The commander in chief could have no fractionalized loyalty.  The commander in chief must be loyal to the United States, first and only.  Prior to being a Natural Born Citizen, the candidate for president would have proven that loyalty by having been a “distinguished revolutionary patriot.”  Once time established the availability of Natural Born Citizen candidates, that unbroken loyalty would be proven in party by the fact that both parents were citizens of the United States and establishing that the candidate would have been raised in a home with loyalty only to the United States.

When a child is raised in a home where one or both parents are citizens of a foreign country, then that child will naturally be raised with an attachment to that foreign militarycountry out of love for that parent.  Our framers knew that in time of military crisis, our commander in chief must be free from all attachments and bias with a foreign country and mattered not if that bias was for or against the foreign country.  The president must not hesitate or haste in matters of war.  He must only act upon the best interest of the United States, free from internal conflict.  George Washington explains this fact in his Farewell Address:

“Excessive partiality for one foreign nation and excessive dislike of another cause those whom they actuate to see danger only on one side, and serve to veil and even second the arts of influence on the other.”

Alexander Hamilton gives another perspective upon the Natural Born Citizen requirement.  He postulates why a foreign country might actually want to actually raise up someone to become president of the United States and the inherent danger in that possibility:

“Nothing was more to be desired than that every practicable obstacle should be opposed to cabal, intrigue, and corruption. These most deadly adversaries of republican government might naturally have been expected to make their approaches from more than one querter, but chiefly from the desire in foreign powers to gain an improper ascendant in our councils. How could they better gratify this, than by raising a creature of their own to the chief magistracy of the Union?”

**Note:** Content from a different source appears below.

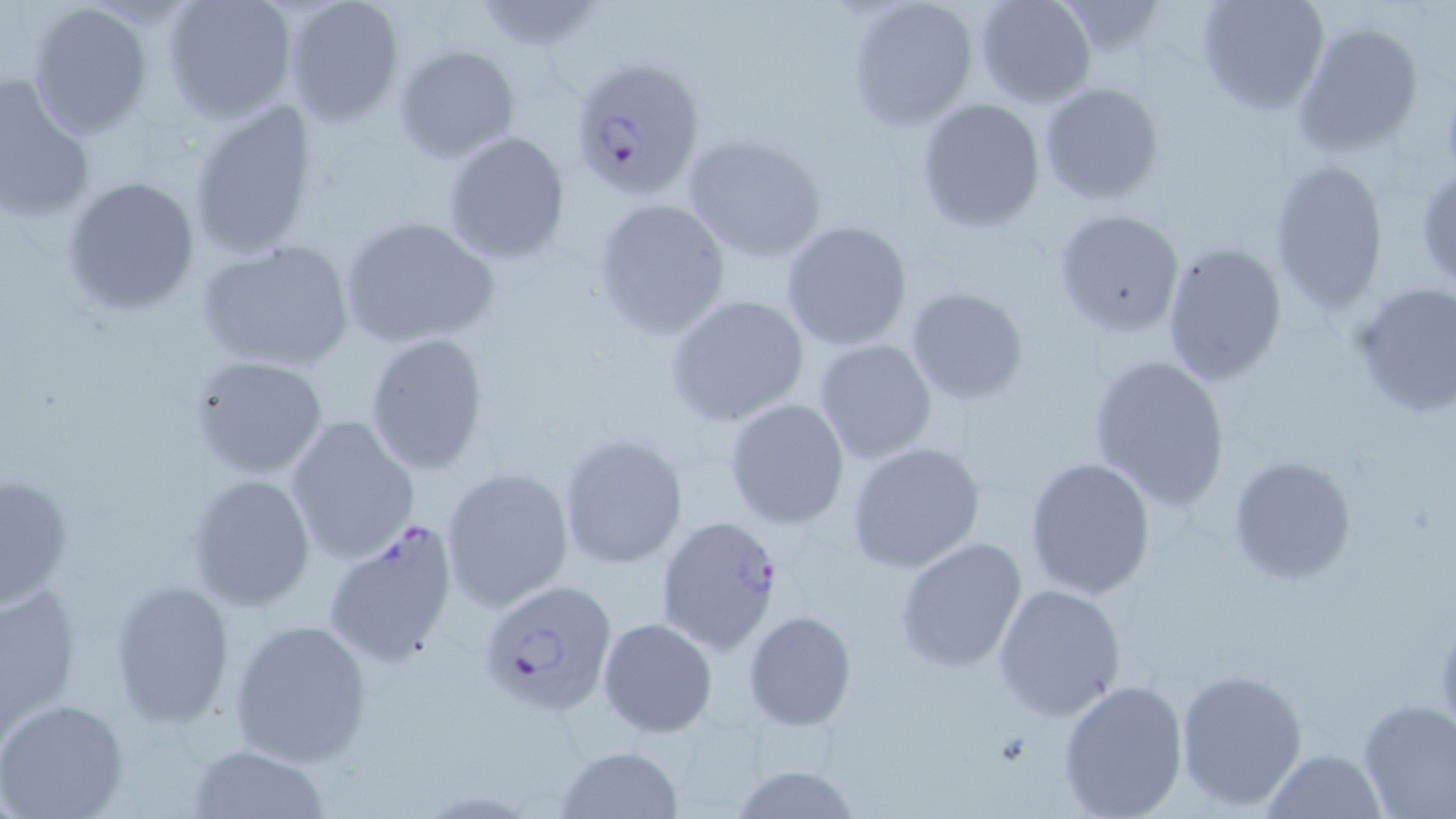
Approximate bounding boxes as (x1, y1, x2, y2) in pixels. Uninfected red blood cell locations: (161, 0, 297, 123), (283, 0, 406, 127), (848, 0, 979, 130), (974, 0, 1098, 108), (1195, 0, 1329, 116), (471, 1, 602, 51), (25, 2, 153, 140), (1290, 21, 1426, 158), (393, 45, 521, 162), (0, 78, 97, 225), (1039, 82, 1164, 204), (915, 97, 1045, 232), (186, 98, 322, 259), (441, 131, 570, 264), (683, 131, 825, 262), (1267, 159, 1390, 313), (1415, 164, 1456, 290), (63, 174, 200, 316), (592, 198, 731, 339), (1053, 208, 1186, 338), (340, 216, 499, 349), (779, 221, 915, 351), (195, 239, 356, 374), (1160, 241, 1289, 386), (1352, 281, 1455, 420), (904, 286, 1030, 407), (665, 293, 810, 427), (363, 330, 490, 475), (812, 338, 938, 465), (1087, 353, 1232, 512), (187, 355, 330, 479), (723, 398, 850, 530), (285, 415, 420, 564), (558, 432, 690, 570), (846, 441, 987, 573), (1227, 453, 1359, 585), (1022, 455, 1155, 600), (440, 465, 576, 612), (0, 468, 76, 612), (185, 473, 316, 610), (895, 536, 1028, 673), (0, 578, 82, 737), (108, 578, 235, 727), (993, 584, 1126, 722), (741, 611, 856, 730), (597, 617, 717, 739), (229, 618, 373, 765), (1174, 667, 1308, 811), (1056, 677, 1188, 819), (0, 698, 129, 819), (1356, 698, 1456, 818), (185, 743, 330, 819), (552, 745, 686, 819), (1263, 748, 1385, 819), (726, 764, 863, 819). Plasmodium falciparum-infected red blood cell locations: (569, 57, 705, 201), (655, 516, 784, 656), (320, 518, 461, 667), (471, 584, 619, 716). Slide-level diagnosis: Plasmodium falciparum. Image is 1456×819 pixels. May-Grünwald-Giemsa stain. Thin blood film. Single field of view. Optical microscopy. Captured at 1000x magnification.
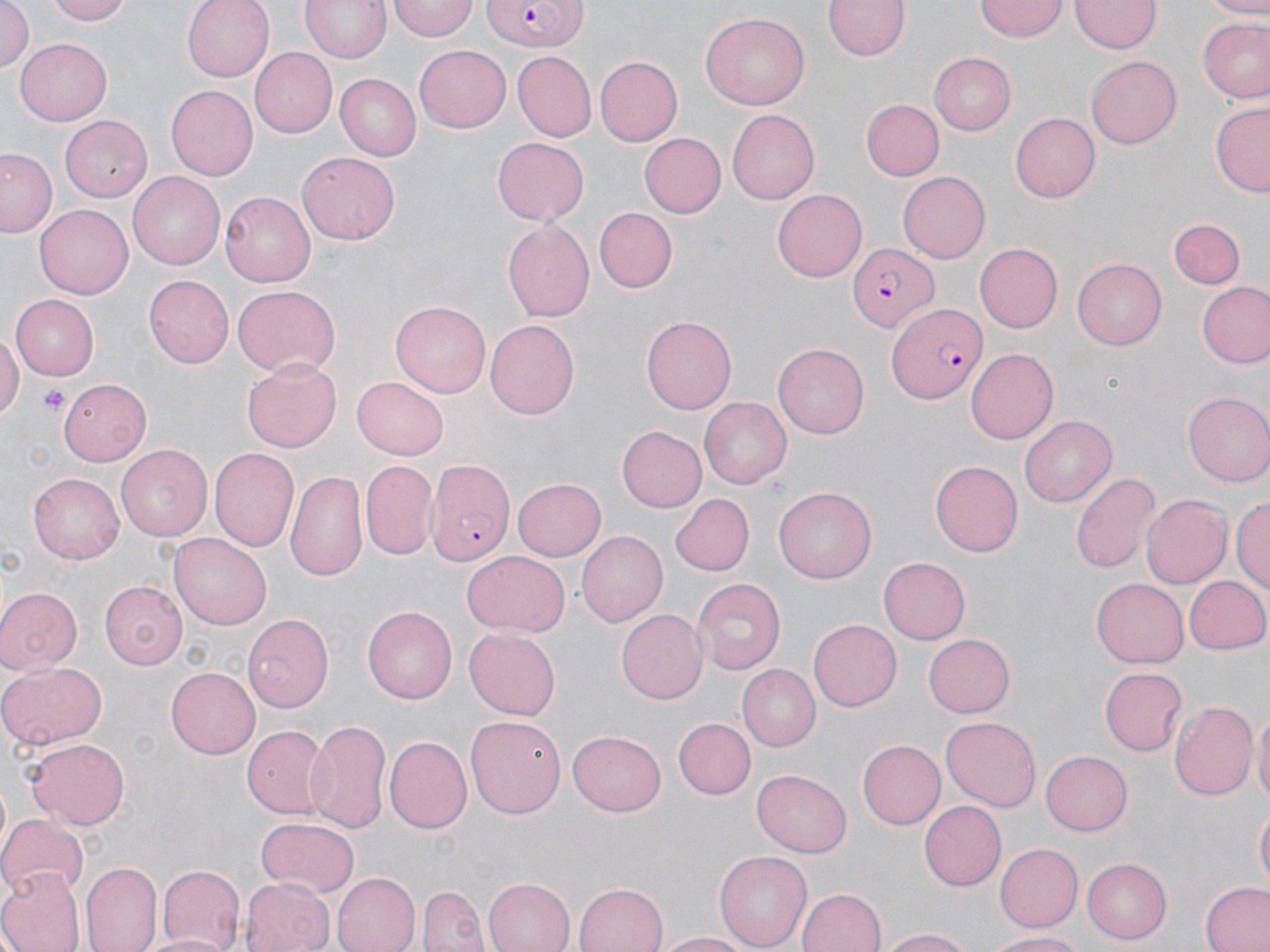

Just as the birth of a child on US soil does not create citizenship in the parent, the birthplace of the child does not establish the status of Natural Born Citizen.  Throughout history citizenship has been based upon the criteria of the parents.  It has not been linked to the child.  This criteria of Natural Born Citizen does not deviate from that norm.

In summary, the entire reason for establishing the criteria for a president to be a Natural Born Citizen was to help to eliminate any possibility that the commander in chief of the military be influenced by love or hate of a foreign nation.  Because of this well established and historically justified reason, we should think very long and hard before we consider altering or diluting this established requirement through modern interpretation or modern court opinions.  Our framers did what they did on purpose and with a purpose.  We only endanger our Liberty when we assume they didn’t know what they were doing, and our advanced intellect means we can disregard their reasons for our own personal preferences.  We would do well to learn from this history, instead of dooming ourselves to repeat history’s mistakes.